Память была похожа на разбитую мозаику. Она щурилась, пытаясь собрать кусочки. Имена, лица, места — все плавало, не желая складываться в цельную картину. Но одно воспоминание вставало перед внутренним взором с пугающей, обжигающей яркостью.

Дождь. Он хлестал по лобовому стеклу, превращая огни фонарей в расплывчатые блики. Она кричала. Не слова, а просто крик, рвущийся из горла от бессилия и ярости. Он, за рулем, сидел с каменным лицом, глядя вперед. Его пальцы сжимали руль так, что кости белели под кожей. Резкий, неприятный запах дорогого парфюма, смешанный с запахом мокрой кожи. И… свет. Ослепительный, всепоглощающий, белый свет, надвигающийся с невероятной скоростью. Потом — оглушительный, разрывающий мир на части удар. Хруст металла, звон бьющегося стекла. И все.

И все.

Она застонала, пытаясь поднять здоровую руку, но тело не слушалось, было тяжелым и чужим.

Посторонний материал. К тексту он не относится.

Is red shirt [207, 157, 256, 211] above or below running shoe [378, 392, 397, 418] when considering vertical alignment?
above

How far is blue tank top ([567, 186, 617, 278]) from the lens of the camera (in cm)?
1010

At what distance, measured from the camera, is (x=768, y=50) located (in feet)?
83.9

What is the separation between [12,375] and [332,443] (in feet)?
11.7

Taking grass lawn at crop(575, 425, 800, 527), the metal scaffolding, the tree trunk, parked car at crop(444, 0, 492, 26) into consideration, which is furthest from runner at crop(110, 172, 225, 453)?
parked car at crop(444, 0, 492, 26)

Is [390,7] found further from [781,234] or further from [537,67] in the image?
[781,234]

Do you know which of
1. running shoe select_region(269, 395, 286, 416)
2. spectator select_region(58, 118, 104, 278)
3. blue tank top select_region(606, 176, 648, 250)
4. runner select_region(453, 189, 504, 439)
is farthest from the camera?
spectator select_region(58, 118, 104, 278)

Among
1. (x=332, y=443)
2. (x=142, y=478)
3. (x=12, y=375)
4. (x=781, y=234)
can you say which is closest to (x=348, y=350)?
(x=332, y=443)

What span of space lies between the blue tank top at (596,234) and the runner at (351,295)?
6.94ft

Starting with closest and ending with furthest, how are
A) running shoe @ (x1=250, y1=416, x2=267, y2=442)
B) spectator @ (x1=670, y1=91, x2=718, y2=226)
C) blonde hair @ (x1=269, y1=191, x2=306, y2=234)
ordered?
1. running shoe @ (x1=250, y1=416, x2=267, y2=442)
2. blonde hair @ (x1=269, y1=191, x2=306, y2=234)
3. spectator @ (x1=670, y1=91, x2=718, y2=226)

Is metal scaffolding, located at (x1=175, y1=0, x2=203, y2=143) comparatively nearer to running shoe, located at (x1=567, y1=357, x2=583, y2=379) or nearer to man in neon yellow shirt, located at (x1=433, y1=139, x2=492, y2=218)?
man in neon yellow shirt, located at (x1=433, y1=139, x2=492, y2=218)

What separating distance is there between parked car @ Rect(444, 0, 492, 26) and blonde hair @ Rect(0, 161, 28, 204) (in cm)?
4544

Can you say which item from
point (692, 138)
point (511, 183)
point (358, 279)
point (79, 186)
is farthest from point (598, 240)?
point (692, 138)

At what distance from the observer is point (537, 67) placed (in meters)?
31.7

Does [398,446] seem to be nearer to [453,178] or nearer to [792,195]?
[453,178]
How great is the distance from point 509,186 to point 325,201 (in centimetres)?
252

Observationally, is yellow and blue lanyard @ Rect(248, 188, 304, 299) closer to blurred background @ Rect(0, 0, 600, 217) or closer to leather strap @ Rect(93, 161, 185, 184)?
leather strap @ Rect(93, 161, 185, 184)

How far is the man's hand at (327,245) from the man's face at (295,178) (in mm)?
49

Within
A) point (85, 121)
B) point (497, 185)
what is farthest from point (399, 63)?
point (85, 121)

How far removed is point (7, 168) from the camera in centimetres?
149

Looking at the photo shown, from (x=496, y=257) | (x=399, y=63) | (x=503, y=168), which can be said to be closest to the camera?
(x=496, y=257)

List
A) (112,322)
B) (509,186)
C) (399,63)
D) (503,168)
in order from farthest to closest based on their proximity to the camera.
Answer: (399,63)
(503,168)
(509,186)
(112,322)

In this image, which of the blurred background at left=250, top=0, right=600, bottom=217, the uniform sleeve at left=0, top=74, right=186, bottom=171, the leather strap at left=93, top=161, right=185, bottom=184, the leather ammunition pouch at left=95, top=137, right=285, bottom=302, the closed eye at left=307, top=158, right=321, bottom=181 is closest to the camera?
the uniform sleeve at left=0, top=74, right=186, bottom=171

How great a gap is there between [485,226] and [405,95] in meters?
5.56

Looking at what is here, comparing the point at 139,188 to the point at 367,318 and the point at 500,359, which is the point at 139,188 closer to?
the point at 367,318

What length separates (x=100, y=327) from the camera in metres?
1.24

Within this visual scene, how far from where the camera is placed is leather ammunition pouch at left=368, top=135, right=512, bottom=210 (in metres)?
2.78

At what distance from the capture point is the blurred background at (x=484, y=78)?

— Лиза? Лизанька, ты проснулась?

Голос был знакомым, пронзительным, полным неподдельной тревоги. К кровати склонилось лицо. Женщина лет пятидесяти с лишним, с идеально уложенными, темными с проседью волосами, в дорогом кашемировом джемпере. Черты ее лица, обычно подтянутые и строгие, сейчас были искажены страданием, но в глазах, помимо тревоги, читалась какая-то странная, требовательная надежда. Это была Ирина, ее свекровь.

— Мама… — прошептала Лиза, и это слово далось ей с невероятным трудом. Горло пересохло и болело.

— Врача! Скорее врача! — бросила Ирина через плечо, не отрывая взгляда от Лизы. Ее рука схватила Лизу за неповрежденное предплечье, и это прикосновение было не столько утешительным, сколько сковывающим. — Господи, наконец-то. Мы так боялись, детка. Так боялись.

В палату вошел врач — молодой, уставший мужчина в белом халате. Он что-то проверял на мониторах, светил фонариком в ее глаза, просил следить за движением его пальца.

— Лизавета, вы нас слышите? Вы понимаете, где находитесь? — его голос был ровным, профессиональным.

Она кивнула, и это движение снова отозвалось болью в висках.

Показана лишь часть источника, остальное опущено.